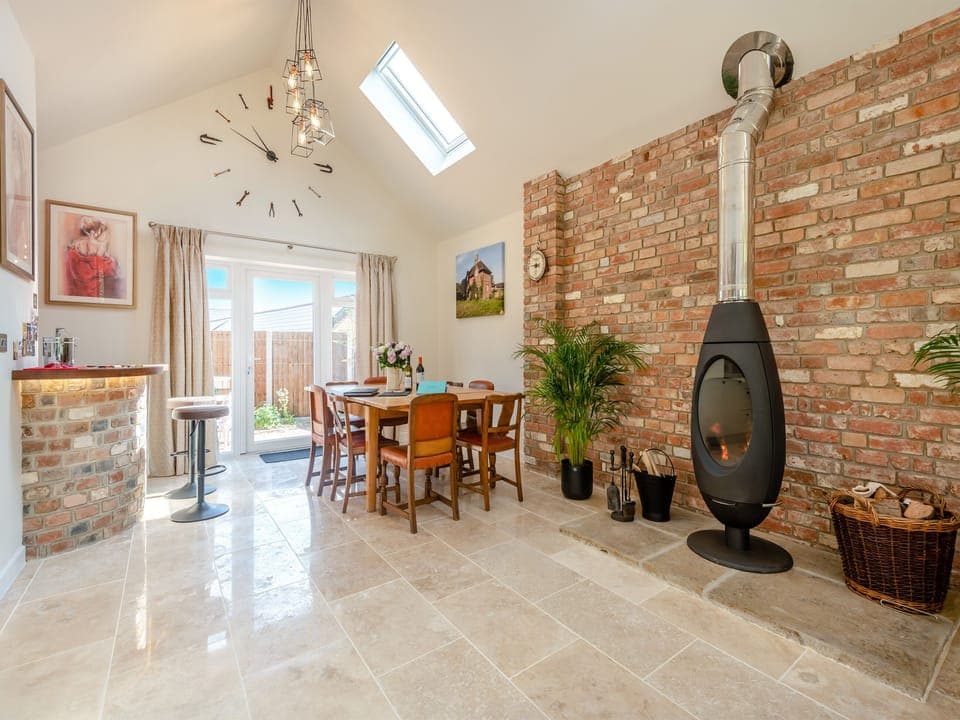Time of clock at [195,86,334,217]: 10:49
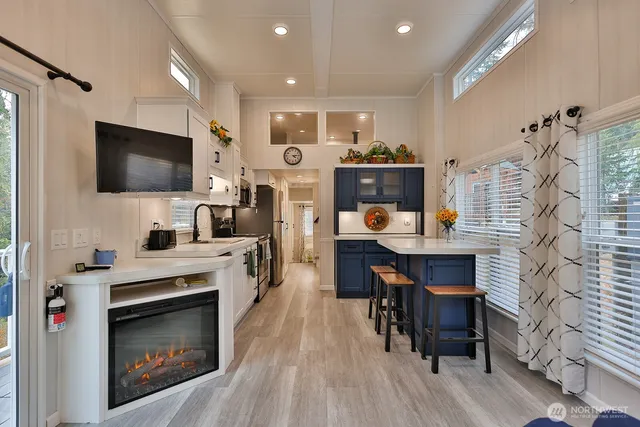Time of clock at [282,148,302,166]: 4:13
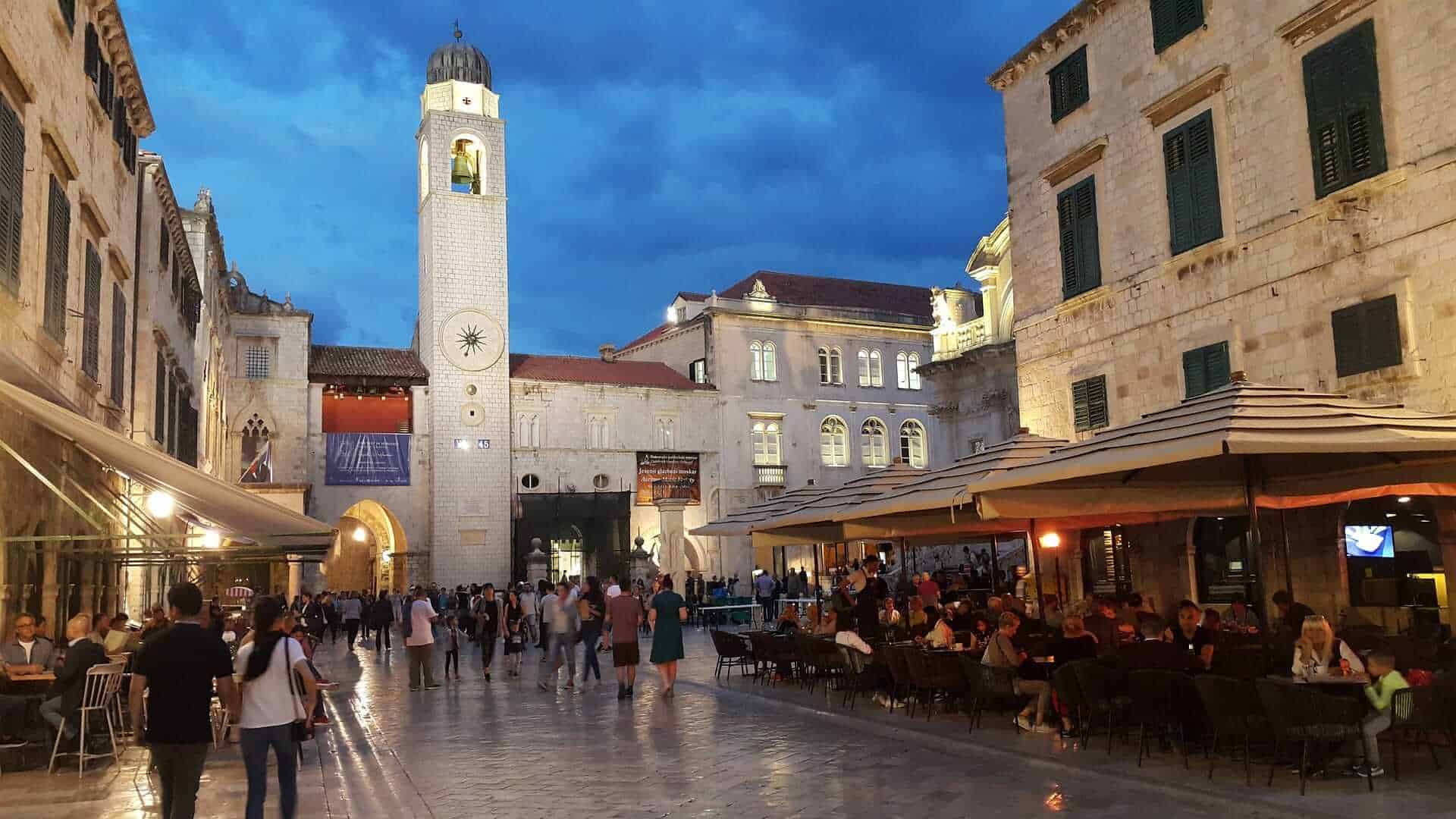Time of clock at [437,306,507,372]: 1:33
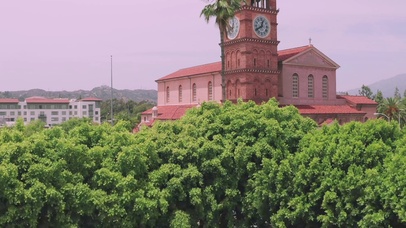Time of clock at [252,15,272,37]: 12:40
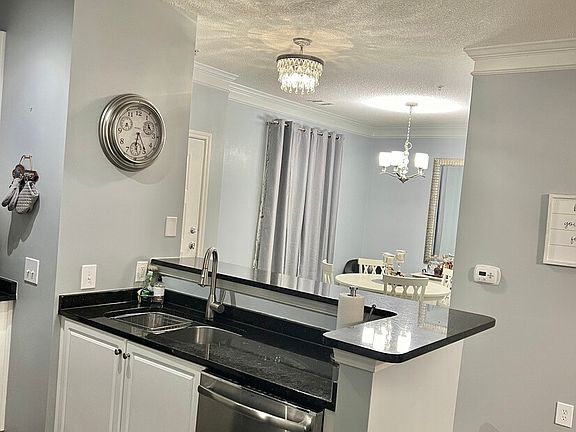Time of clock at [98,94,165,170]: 6:24
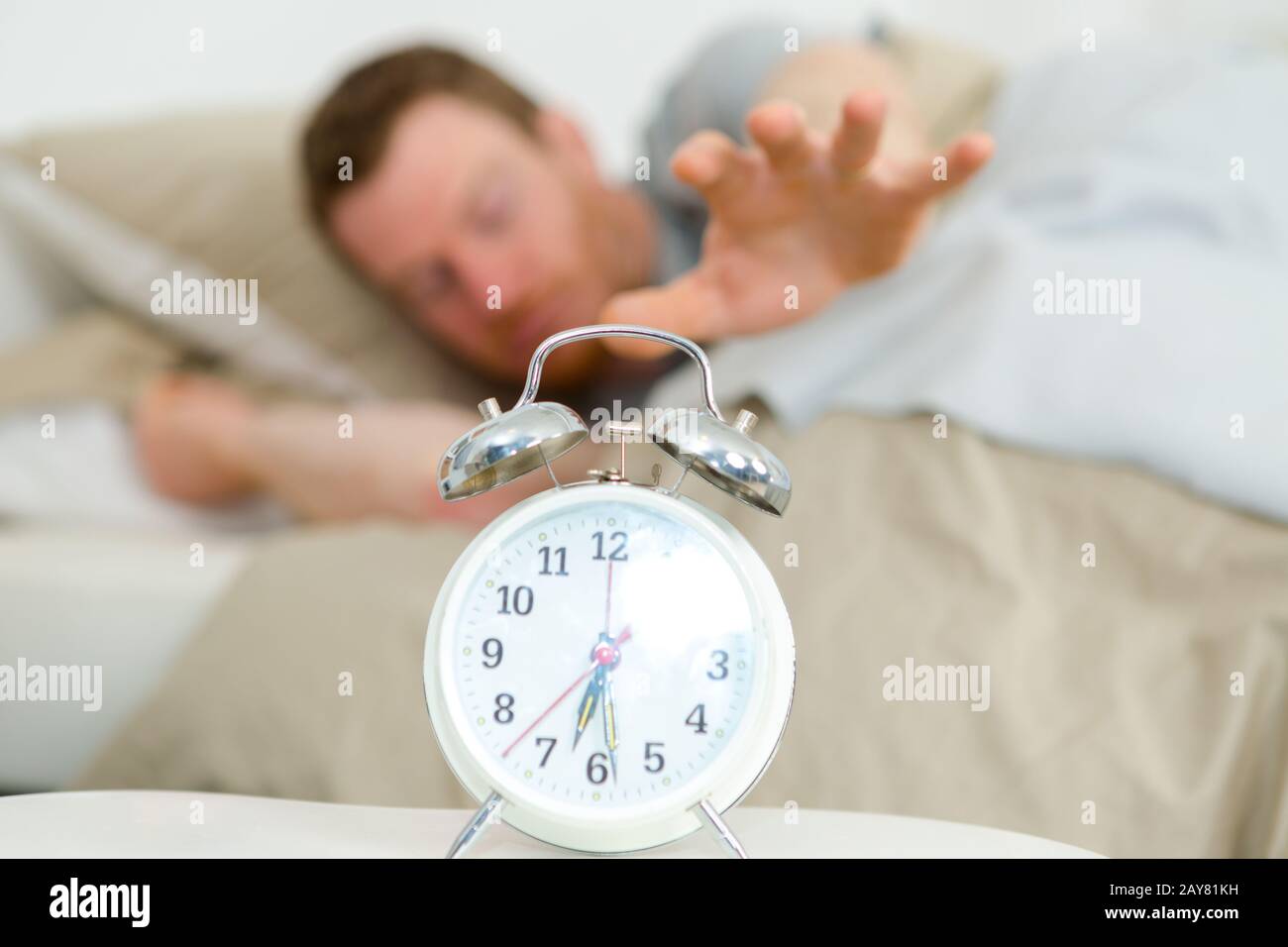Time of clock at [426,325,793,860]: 6:36
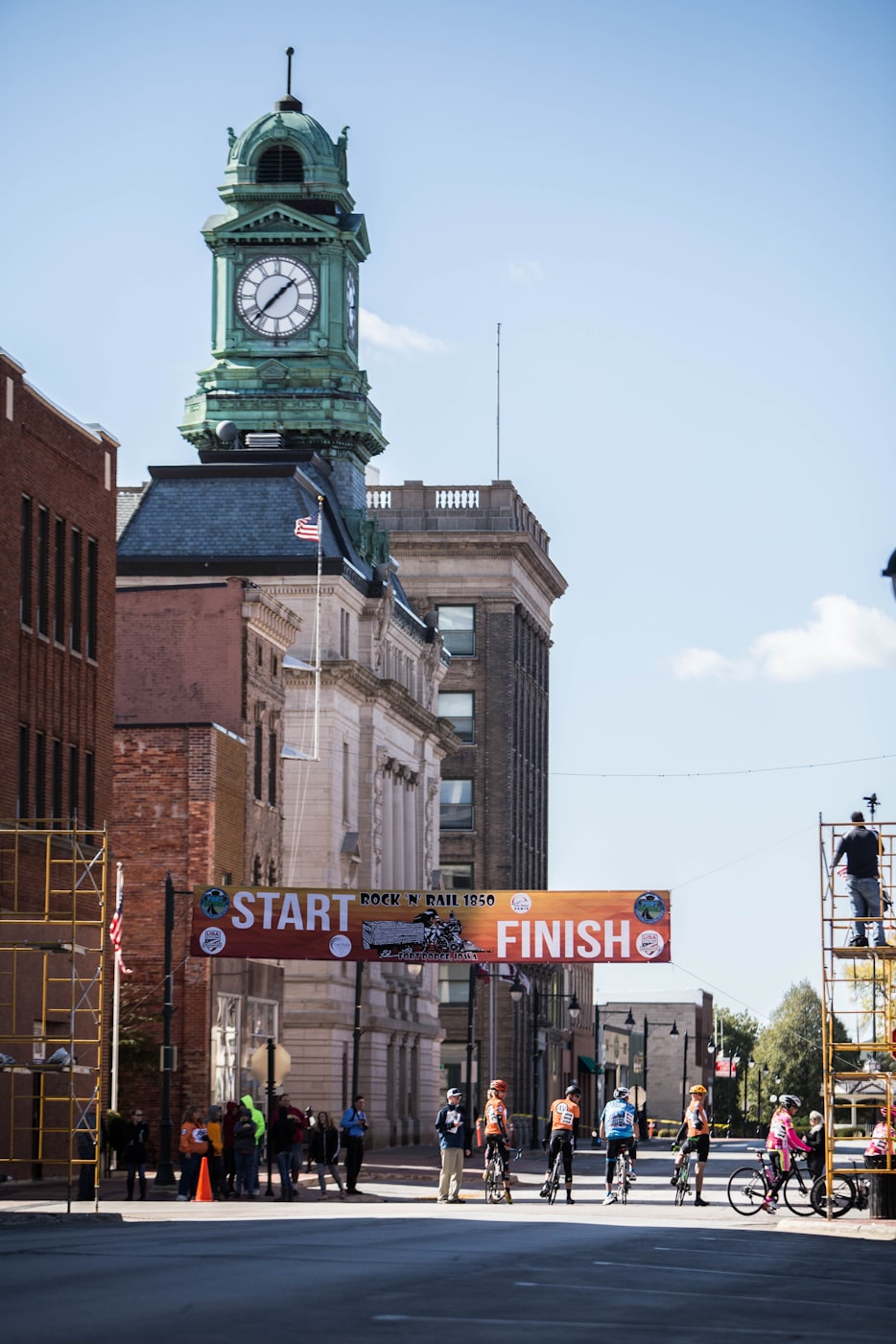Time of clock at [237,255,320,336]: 1:37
──────────
== Task objective ==
Return the lines above word for word, leaving out the pictures.

== Result of the task ==
Time of clock at [195,86,334,217]: 10:49
Time of clock at [282,148,302,166]: 4:13
Time of clock at [437,306,507,372]: 1:33
Time of clock at [252,15,272,37]: 12:40
Time of clock at [98,94,165,170]: 6:24
Time of clock at [426,325,793,860]: 6:36
Time of clock at [237,255,320,336]: 1:37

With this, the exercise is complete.